RNA interference (RNAi) has a short history but has generated a windfall of paradigm-shifting scientific findings and numerous promising clinical products. 1990 saw the first publication of an RNAi mechanism, whereby Napoli, Lemieux, and Jorgensen noted the loss of expression of a pigmentation gene in Petunias following the attempted overexpression of that gene (Napoli et al. 1990). It was later in the decade that the first animal RNAi was discovered, again somewhat inadvertantly (Fire et al. 1998). This discovery engendered a revolution in the way scientists approach questions regarding animal gene regulation, and began to elucidate a very deeply conserved mechanism to regulate gene expression. The first papers outlining the utility of short hairpin RNAs came in 2002 (Paddison et al. [2002] and Brummelkamp et al. [2002]). These works marked the beginning of the artificial RNAi efforts that have led to very large scale genetic screens in mammalian cell culture (Dykxhoorn and Lieberman [2005]). These efforts have borne numerous fruit, such as the elucidation of a more complete roster of factors involved in the p53-mediated cell cycle arrest process (Berns et al. 2004). The rise of genomically-encoded shRNAs has allowed researchers to "knockdown" gene function in specific mouse tissues. More recently, shRNA has become a promising alternative to traditional disease fighting, with a number of si- and shRNA-therapies in clinical trials (Rao et al. 2009). The discovery that shRNAs can be efficiently delivered with viral vectors to cells (Rubinson et al. 2003) and in vivo (e.g. Giering et al. 2008) is predicted to help the rise of this technology as an important therapy (see Blow [2007] and Castanotto and Rossi [2009]).

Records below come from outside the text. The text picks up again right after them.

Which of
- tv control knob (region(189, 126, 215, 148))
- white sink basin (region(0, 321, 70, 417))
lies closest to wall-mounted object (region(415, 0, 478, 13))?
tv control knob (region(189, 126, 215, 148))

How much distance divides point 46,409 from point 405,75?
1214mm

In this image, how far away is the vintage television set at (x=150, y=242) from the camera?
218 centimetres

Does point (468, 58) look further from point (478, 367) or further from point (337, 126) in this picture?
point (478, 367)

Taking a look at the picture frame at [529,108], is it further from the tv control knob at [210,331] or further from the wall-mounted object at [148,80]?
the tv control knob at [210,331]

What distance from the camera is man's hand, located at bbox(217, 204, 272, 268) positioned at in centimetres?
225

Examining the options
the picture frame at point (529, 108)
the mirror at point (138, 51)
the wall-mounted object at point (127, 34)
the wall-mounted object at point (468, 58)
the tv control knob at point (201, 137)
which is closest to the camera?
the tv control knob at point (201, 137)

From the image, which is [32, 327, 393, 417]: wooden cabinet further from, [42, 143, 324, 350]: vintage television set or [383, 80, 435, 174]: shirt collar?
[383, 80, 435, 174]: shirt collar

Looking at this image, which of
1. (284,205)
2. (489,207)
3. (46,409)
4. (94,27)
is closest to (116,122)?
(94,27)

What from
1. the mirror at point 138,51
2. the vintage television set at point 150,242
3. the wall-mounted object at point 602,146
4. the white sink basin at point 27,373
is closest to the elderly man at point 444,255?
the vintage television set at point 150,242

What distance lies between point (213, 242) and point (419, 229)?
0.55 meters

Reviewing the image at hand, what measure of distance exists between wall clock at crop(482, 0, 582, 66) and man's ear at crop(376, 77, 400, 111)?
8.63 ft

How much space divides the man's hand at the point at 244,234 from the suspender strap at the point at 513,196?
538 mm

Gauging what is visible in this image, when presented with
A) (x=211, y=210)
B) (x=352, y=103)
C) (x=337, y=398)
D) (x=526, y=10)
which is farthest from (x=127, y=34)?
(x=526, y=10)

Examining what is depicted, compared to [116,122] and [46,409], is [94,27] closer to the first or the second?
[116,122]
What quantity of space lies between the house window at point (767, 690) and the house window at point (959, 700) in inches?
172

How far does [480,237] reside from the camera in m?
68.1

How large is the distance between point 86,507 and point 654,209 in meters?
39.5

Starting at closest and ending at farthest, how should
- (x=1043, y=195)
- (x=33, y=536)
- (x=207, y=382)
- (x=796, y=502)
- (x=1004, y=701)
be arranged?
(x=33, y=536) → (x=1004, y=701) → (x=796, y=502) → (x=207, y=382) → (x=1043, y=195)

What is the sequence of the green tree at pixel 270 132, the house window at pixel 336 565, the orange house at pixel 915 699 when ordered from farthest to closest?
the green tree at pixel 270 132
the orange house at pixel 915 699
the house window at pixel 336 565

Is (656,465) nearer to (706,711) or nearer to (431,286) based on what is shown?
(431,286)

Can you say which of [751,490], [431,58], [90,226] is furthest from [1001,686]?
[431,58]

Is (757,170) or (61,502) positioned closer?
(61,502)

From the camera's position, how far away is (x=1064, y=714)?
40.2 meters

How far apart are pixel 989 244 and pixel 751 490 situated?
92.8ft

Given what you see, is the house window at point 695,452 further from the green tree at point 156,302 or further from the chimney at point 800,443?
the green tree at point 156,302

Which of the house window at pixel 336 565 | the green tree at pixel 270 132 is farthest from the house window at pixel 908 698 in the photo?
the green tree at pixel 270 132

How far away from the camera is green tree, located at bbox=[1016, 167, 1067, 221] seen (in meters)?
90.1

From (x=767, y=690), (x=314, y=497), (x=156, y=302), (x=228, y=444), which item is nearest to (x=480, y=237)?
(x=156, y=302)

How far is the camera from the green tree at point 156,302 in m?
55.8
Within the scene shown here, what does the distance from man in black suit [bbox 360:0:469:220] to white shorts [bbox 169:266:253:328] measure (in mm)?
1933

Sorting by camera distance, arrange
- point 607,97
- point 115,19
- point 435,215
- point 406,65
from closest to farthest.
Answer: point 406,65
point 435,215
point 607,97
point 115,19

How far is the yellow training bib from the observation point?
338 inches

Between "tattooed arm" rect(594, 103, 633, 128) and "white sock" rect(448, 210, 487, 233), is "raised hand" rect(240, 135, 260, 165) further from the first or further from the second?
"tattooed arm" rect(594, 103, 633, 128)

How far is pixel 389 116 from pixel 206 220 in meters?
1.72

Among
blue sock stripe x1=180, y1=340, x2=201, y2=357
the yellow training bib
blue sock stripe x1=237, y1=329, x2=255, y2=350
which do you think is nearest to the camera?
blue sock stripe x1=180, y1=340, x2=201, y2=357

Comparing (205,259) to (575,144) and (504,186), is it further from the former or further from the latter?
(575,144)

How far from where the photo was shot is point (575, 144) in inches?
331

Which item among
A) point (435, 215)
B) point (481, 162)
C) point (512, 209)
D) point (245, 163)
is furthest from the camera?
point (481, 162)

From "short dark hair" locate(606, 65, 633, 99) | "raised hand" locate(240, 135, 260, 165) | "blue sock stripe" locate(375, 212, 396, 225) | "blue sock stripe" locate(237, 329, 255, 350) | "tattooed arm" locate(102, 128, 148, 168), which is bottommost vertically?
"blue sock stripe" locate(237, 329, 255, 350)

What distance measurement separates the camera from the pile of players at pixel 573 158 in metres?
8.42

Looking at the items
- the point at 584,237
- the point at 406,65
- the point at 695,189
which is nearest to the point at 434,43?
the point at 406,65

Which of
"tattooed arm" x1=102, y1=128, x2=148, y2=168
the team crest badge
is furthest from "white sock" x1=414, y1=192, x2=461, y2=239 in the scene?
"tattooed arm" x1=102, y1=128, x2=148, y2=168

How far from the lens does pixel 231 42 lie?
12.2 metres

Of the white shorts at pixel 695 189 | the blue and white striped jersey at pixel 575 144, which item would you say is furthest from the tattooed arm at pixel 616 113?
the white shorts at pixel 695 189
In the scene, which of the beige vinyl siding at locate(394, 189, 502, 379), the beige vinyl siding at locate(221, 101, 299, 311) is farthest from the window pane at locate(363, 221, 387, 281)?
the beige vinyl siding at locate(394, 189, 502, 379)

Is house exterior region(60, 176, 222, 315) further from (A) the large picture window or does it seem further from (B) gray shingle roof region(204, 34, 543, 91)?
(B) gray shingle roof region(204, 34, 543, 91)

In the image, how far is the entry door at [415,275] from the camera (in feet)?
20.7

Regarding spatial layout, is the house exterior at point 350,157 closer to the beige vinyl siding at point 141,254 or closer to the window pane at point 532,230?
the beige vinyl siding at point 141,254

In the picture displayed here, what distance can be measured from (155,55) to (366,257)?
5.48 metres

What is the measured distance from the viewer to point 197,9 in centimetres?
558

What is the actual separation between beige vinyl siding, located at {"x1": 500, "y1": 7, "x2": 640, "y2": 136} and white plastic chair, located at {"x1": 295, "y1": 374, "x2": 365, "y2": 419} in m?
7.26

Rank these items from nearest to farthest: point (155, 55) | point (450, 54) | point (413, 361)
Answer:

shRNA is an important tool in the assessment of gene function in mammals, and is used largely as a research tool. Its applicability in human disease prevention and treatment is not well-understood, largely because of the difficulty of delivery of shRNA to the cells of the host. The alternative to delivering shRNA, as discussed above, is to provide the cell with short dsRNA, analogous to siRNA, that will be immediately taken up by RISC and targeted to mRNA. There are a number of clinical trials underway testing the efficacy of such modalities, with tissue targeting posing the biggest hurdle. An airborne delivery system used to treat certain lung conditions with non-viral siRNA has been successful in the clinic, but internal organs that are more difficult to access are proving a challenge.
A rare example of a clinical study using shRNA as a therapeutic is that of the joint Benitec/City of Hope Medical Center AIDS lymphoma case. A lentiviral vector expressing antagonists of two exons of the HIV genome has been integrated into the blood stem cells of 4 patients. The expectation is that the healthy, shRNA-transcribing cells will renew the blood cell population while knocking down the expression of 2 required HIV genes, tat and rec (Castanotto and Rossi 2009).